Plain-text document sources:
::::::::

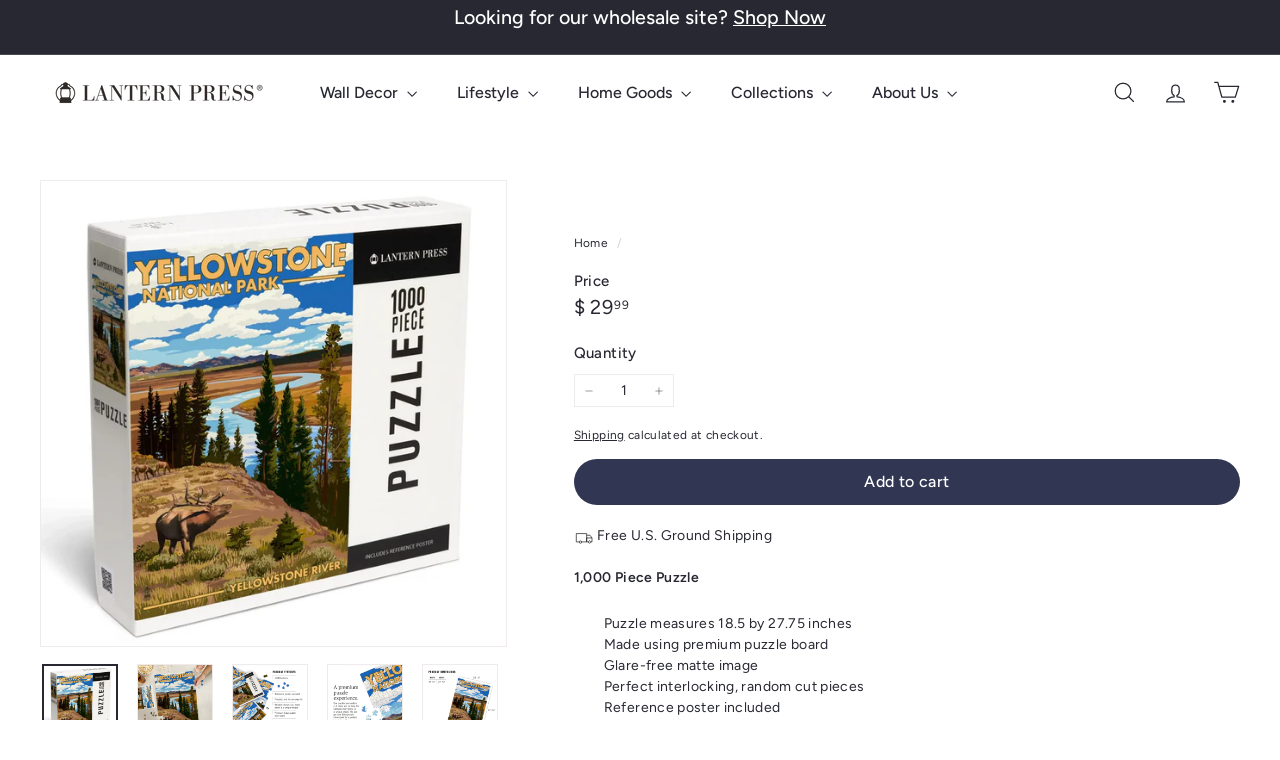

--- FILE ---
content_type: text/javascript
request_url: https://lanternpress.com/cdn/shop/t/27/assets/quick-add.aio.min.js?v=94900261075297140951768246992
body_size: 194
content:
/*
Generated time: January 12, 2026 19:42
This file was created by the app developer. Feel free to contact the original developer with any questions. It was minified (compressed) by AVADA. AVADA do NOT own this script.
*/
import{executeJSmodules}from"@archetype-themes/utils/utils";import{EVENTS}from"@archetype-themes/utils/events";class QuickAdd extends HTMLElement{constructor(){super(),this.selectors={quickAddBtn:"[data-single-variant-quick-add]",quickAddHolder:"[data-tool-tip-content]"},this.init()}init(){var t=this.querySelector(this.selectors.quickAddBtn);t?t.addEventListener("click",this.addToCart.bind(this)):(this.addEventListener("tooltip:interact",async t=>{"QuickAdd"!==t.detail.context||this.quickAddData||(this.quickAddData=await this.loadQuickAddForm(t))}),this.addEventListener("tooltip:open",async t=>{"QuickAdd"===t.detail.context&&(this.quickAddData||(this.quickAddData=await this.loadQuickAddForm(t)),document.querySelector(this.selectors.quickAddHolder).innerHTML=this.quickAddData.outerHTML,this.dispatchEvent(new CustomEvent("quickshop:opened"),{bubbles:!0}),Shopify&&Shopify.PaymentButton&&Shopify.PaymentButton.init(),t=document.querySelectorAll(`tool-tip [data-product-id="${this.prodId}"] script[type="module"]`),executeJSmodules(t))}))}addToCart(t){let e=t.currentTarget,i=e.querySelector(".btn");t=e.dataset.id,i.classList.add("btn--loading"),t={items:[{id:t,quantity:1}],sections:["cart-ajax"]};fetch(window.Shopify.routes.root+"cart/add.js",{method:"POST",body:JSON.stringify(t),credentials:"same-origin",headers:{"Content-Type":"application/json"}}).then(t=>t.json()).then(t=>{422===t.status||"bad_request"===t.status?t.description&&alert(t.description):this.dispatchEvent(new CustomEvent(EVENTS.ajaxProductAdded,{bubbles:!0,detail:{product:t,addToCartBtn:e}})),i.classList.remove("btn--loading")})}async loadQuickAddForm(t){var t=t.currentTarget.closest(".grid-product"),e=t.firstElementChild.getAttribute("data-product-handle");this.prodId=t.firstElementChild.getAttribute("data-product-id");let i=window.Shopify.routes.root+`/products/${e}?view=form`;i=i.replace("//","/");try{var d=await(await fetch(i)).text(),r=(new DOMParser).parseFromString(d,"text/html").querySelector(`.page-content[data-product-id="${this.prodId}"]`);return this.processHTML(r),window.dispatchEvent(new CustomEvent("quickadd:loaded:-"+this.prodId)),r}catch(t){console.error("Error:",t)}}processHTML(t){this.removeBreadcrumbs(t),this.preventVariantURLSwitching(t)}removeBreadcrumbs(t){t=t.querySelector(".breadcrumb");t&&t.remove()}preventVariantURLSwitching(t){t=t.querySelector("block-variant-picker");t&&t.removeAttribute("data-update-url")}}customElements.define("quick-add",QuickAdd);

::::::::

Above are the records; return them exactly, minus the pictures.

- [Task answer]:
--- FILE ---
content_type: text/javascript
request_url: https://lanternpress.com/cdn/shop/t/27/assets/quick-add.aio.min.js?v=94900261075297140951768246992
body_size: 194
content:
/*
Generated time: January 12, 2026 19:42
This file was created by the app developer. Feel free to contact the original developer with any questions. It was minified (compressed) by AVADA. AVADA do NOT own this script.
*/
import{executeJSmodules}from"@archetype-themes/utils/utils";import{EVENTS}from"@archetype-themes/utils/events";class QuickAdd extends HTMLElement{constructor(){super(),this.selectors={quickAddBtn:"[data-single-variant-quick-add]",quickAddHolder:"[data-tool-tip-content]"},this.init()}init(){var t=this.querySelector(this.selectors.quickAddBtn);t?t.addEventListener("click",this.addToCart.bind(this)):(this.addEventListener("tooltip:interact",async t=>{"QuickAdd"!==t.detail.context||this.quickAddData||(this.quickAddData=await this.loadQuickAddForm(t))}),this.addEventListener("tooltip:open",async t=>{"QuickAdd"===t.detail.context&&(this.quickAddData||(this.quickAddData=await this.loadQuickAddForm(t)),document.querySelector(this.selectors.quickAddHolder).innerHTML=this.quickAddData.outerHTML,this.dispatchEvent(new CustomEvent("quickshop:opened"),{bubbles:!0}),Shopify&&Shopify.PaymentButton&&Shopify.PaymentButton.init(),t=document.querySelectorAll(`tool-tip [data-product-id="${this.prodId}"] script[type="module"]`),executeJSmodules(t))}))}addToCart(t){let e=t.currentTarget,i=e.querySelector(".btn");t=e.dataset.id,i.classList.add("btn--loading"),t={items:[{id:t,quantity:1}],sections:["cart-ajax"]};fetch(window.Shopify.routes.root+"cart/add.js",{method:"POST",body:JSON.stringify(t),credentials:"same-origin",headers:{"Content-Type":"application/json"}}).then(t=>t.json()).then(t=>{422===t.status||"bad_request"===t.status?t.description&&alert(t.description):this.dispatchEvent(new CustomEvent(EVENTS.ajaxProductAdded,{bubbles:!0,detail:{product:t,addToCartBtn:e}})),i.classList.remove("btn--loading")})}async loadQuickAddForm(t){var t=t.currentTarget.closest(".grid-product"),e=t.firstElementChild.getAttribute("data-product-handle");this.prodId=t.firstElementChild.getAttribute("data-product-id");let i=window.Shopify.routes.root+`/products/${e}?view=form`;i=i.replace("//","/");try{var d=await(await fetch(i)).text(),r=(new DOMParser).parseFromString(d,"text/html").querySelector(`.page-content[data-product-id="${this.prodId}"]`);return this.processHTML(r),window.dispatchEvent(new CustomEvent("quickadd:loaded:-"+this.prodId)),r}catch(t){console.error("Error:",t)}}processHTML(t){this.removeBreadcrumbs(t),this.preventVariantURLSwitching(t)}removeBreadcrumbs(t){t=t.querySelector(".breadcrumb");t&&t.remove()}preventVariantURLSwitching(t){t=t.querySelector("block-variant-picker");t&&t.removeAttribute("data-update-url")}}customElements.define("quick-add",QuickAdd);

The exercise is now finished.